Access a member of all structs in an array

Question

I have a struct Foo;

typedef struct {

    int bar;
    char baz;

} Foo;

Suppose I then declare an array of Foo as;

Foo* arr = new Foo[300];

And proceed to initialize every member with a loop. I would like very much to be able to get an array of all members bar;

int* barr_arr = ...

What is the most efficient way to do this? Is there some way to exploit the memory layout such that I need not loop over the entire Foo array?

Since we know the memory layout in advance could we exploit the fact that we know the address of every member if we're clever about alignment?

Answer 1

If you add a constructor to your Foo that takes the size of array, you could have only one object of Foo. You can then make it that you can access either the whole vector data or individual elements with subscript:

#include <iostream>
#include <vector>
#include <memory>

struct Foo
{
    std::vector<int> bars;
    std::vector<char> bazs;
    std::size_t size;

    Foo(size_t size, int bar = 0, char baz = 0) :
        bars(size, bar), bazs(size, baz), size{size}
    {
    }

    auto operator[](size_t n)
    {
        // if (n >= size) ...
        struct
        {
            int &bar;
            char &baz;
        } temp{ bars[n], bazs[n] };
        return temp;
    }
};


int main()
{
    Foo arr(30, 100, 'a'); // 30 items

    std::cout << arr[29].bar << std::endl;
    std::cout << arr[29].baz << std::endl;

    std::cout << arr.bars[29] << std::endl;
    std::cout << arr.bazs[29] << std::endl;

    std::unique_ptr<Foo> arr2 = std::make_unique<Foo>(25, 10, 'b'); // 25 items

    std::cout << arr2->operator[](15).bar << std::endl;
    std::cout << arr2->operator[](15).baz << std::endl;

    arr2->bars[15] = 11;
    std::cout << arr2->bars[15] << std::endl;
    arr2->bazs[15] = 'c';
    std::cout << arr2->bazs[15] << std::endl;

    return 0;
}

Demo: https://ideone.com/TiVwOT

100
a
100
a
10
b
11
c

Answer 2

When you are initializing the first array, you can grab a pointer to the field inside each element and store that in a separate array.

struct Foo
{
    int bar;
    float baz;
};

const int SIZE = 5;
Foo foos[SIZE];
int *bars[SIZE];
for(int c = 0; c < SIZE; c++) {
    foos[c].bar = c;
    foos[c].baz = c;
    bars[c] = &foos[c].bar; // Grab pointer to field
}

for(int c = 0; c < SIZE; c++) {
    std::cout << "Bar Value: " << *bars[c] << std::endl;
}

Answer 3

The goal drives the design.

If your main use is to pass all bar members in a row, same for baz members, then create separate containers:

std::vector<int> bar;
std::vector<char> baz;

Then passing bar as an array is straightforward: just use bar.data().

Answer 4

What is the most efficient way to do this?

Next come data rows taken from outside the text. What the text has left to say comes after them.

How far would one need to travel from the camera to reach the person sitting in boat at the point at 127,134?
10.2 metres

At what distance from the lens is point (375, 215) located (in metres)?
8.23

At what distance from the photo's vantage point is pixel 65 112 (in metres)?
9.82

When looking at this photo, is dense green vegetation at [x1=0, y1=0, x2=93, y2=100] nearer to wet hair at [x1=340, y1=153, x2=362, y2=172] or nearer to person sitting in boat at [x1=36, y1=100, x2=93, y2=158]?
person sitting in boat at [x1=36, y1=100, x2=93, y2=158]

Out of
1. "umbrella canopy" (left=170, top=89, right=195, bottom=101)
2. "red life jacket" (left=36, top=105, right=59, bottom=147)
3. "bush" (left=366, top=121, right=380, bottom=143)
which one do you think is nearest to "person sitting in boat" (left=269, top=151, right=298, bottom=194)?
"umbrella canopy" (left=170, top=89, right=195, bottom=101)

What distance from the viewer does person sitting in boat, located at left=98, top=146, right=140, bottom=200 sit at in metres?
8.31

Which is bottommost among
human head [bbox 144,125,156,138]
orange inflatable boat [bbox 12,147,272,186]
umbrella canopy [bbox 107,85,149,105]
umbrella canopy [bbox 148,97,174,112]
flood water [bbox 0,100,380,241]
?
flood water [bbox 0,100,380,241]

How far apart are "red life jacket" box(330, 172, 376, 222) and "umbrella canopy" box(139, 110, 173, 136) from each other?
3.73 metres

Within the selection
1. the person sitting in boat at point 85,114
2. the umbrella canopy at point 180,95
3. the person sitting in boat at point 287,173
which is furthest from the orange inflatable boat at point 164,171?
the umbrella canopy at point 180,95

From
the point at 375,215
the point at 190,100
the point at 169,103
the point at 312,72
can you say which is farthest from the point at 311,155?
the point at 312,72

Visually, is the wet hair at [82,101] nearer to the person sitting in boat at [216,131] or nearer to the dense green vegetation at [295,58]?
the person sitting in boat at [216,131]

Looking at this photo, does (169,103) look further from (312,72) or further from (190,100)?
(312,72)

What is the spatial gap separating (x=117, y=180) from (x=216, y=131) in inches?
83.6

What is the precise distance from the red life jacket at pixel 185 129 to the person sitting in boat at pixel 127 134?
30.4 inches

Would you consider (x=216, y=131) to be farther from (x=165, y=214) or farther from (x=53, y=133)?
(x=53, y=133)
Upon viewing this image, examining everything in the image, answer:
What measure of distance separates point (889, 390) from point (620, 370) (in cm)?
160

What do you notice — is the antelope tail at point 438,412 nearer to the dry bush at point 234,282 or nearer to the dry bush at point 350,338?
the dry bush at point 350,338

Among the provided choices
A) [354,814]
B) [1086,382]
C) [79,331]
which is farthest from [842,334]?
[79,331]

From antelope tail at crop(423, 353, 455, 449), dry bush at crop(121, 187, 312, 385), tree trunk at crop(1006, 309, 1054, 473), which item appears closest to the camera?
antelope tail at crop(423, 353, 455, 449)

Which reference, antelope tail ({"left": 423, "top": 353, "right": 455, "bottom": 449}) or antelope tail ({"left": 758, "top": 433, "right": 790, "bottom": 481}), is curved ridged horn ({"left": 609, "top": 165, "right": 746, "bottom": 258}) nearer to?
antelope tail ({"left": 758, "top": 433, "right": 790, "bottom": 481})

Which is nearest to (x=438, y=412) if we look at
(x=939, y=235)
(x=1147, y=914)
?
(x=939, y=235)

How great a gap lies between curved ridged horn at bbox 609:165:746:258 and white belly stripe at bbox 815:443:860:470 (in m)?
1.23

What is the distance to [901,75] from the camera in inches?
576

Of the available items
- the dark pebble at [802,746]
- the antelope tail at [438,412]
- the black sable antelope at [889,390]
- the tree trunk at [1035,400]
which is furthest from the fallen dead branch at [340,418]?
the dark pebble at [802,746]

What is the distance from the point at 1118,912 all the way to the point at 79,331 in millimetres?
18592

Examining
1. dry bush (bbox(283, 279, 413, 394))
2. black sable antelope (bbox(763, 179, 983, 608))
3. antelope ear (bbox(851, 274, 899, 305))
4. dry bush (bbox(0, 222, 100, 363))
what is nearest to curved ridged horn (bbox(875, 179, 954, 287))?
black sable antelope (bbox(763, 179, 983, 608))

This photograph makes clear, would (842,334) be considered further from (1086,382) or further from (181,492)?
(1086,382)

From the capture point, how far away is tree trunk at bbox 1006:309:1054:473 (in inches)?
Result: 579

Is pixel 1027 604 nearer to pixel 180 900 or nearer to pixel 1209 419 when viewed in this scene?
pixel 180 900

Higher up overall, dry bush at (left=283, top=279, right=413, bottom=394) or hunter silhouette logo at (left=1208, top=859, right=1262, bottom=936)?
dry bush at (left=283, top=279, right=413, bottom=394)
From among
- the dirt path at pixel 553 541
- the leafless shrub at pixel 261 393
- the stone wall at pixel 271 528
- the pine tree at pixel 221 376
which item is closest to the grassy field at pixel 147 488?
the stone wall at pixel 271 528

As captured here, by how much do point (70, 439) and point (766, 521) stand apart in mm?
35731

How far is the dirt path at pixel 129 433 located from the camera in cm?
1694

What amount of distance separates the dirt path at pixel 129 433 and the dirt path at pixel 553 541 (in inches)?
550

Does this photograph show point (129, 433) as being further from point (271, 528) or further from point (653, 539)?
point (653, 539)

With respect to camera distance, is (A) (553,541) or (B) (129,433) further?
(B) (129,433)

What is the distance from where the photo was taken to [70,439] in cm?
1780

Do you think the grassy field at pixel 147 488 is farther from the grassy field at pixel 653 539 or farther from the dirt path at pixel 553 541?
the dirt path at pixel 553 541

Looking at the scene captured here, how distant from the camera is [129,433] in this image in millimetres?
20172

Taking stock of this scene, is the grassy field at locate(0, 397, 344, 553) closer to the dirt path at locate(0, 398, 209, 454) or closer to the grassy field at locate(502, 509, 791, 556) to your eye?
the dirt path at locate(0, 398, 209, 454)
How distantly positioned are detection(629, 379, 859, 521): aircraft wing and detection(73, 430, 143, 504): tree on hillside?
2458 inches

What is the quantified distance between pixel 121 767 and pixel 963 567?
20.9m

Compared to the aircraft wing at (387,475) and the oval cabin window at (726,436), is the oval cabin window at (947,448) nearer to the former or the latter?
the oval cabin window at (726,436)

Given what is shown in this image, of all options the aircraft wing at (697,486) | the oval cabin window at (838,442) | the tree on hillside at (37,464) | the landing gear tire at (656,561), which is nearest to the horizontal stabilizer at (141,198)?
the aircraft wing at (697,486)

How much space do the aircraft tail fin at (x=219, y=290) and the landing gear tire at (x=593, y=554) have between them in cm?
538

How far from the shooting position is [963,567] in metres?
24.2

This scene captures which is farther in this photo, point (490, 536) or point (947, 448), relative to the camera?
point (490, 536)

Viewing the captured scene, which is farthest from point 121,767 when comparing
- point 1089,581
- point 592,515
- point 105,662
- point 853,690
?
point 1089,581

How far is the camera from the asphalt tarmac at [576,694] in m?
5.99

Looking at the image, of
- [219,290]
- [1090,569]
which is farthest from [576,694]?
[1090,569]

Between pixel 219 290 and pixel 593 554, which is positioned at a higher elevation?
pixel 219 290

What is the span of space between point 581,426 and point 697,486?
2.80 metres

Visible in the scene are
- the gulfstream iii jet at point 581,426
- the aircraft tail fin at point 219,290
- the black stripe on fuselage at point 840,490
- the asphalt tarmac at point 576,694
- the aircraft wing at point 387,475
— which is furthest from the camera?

Is there some way to exploit the memory layout such that I need not loop over the entire Foo array?

I don't think there is away to do that without looping. You can simplify your code by using std::transform but std::transform does loop.

Also, I would recommend using std::vector instead of allocating an array using new.

std::vector<Foo> arr(300);

....


std::vector<int> bArr(arr.size());
std::transform(arr.begin(), arr.end(), bArr.begin(), [] -> (Foo const& f) { return f.bar; });

Answer 5

If Foos typically exist in arrays, and corresponding arrays of bars and bazs often need to be accessed, I would suggest redesigning your data structures to better suit your problem. Obviously, we're not reading the code that inspired this question, but given the information provided, I might suggest something like:

struct FooArray {
  int* bars;
  char* bazes;
  size_t n_elements;
};

This removes the need to allocate a new buffer for the bar array, which, depending on how many Foos are being processed, might entail significant memory savings.

I would also note that, if you're not working at a low level and don't actually need an int* but can do with a std::vector<int>, then @R Sahu's answer is likely a more appropriate solution.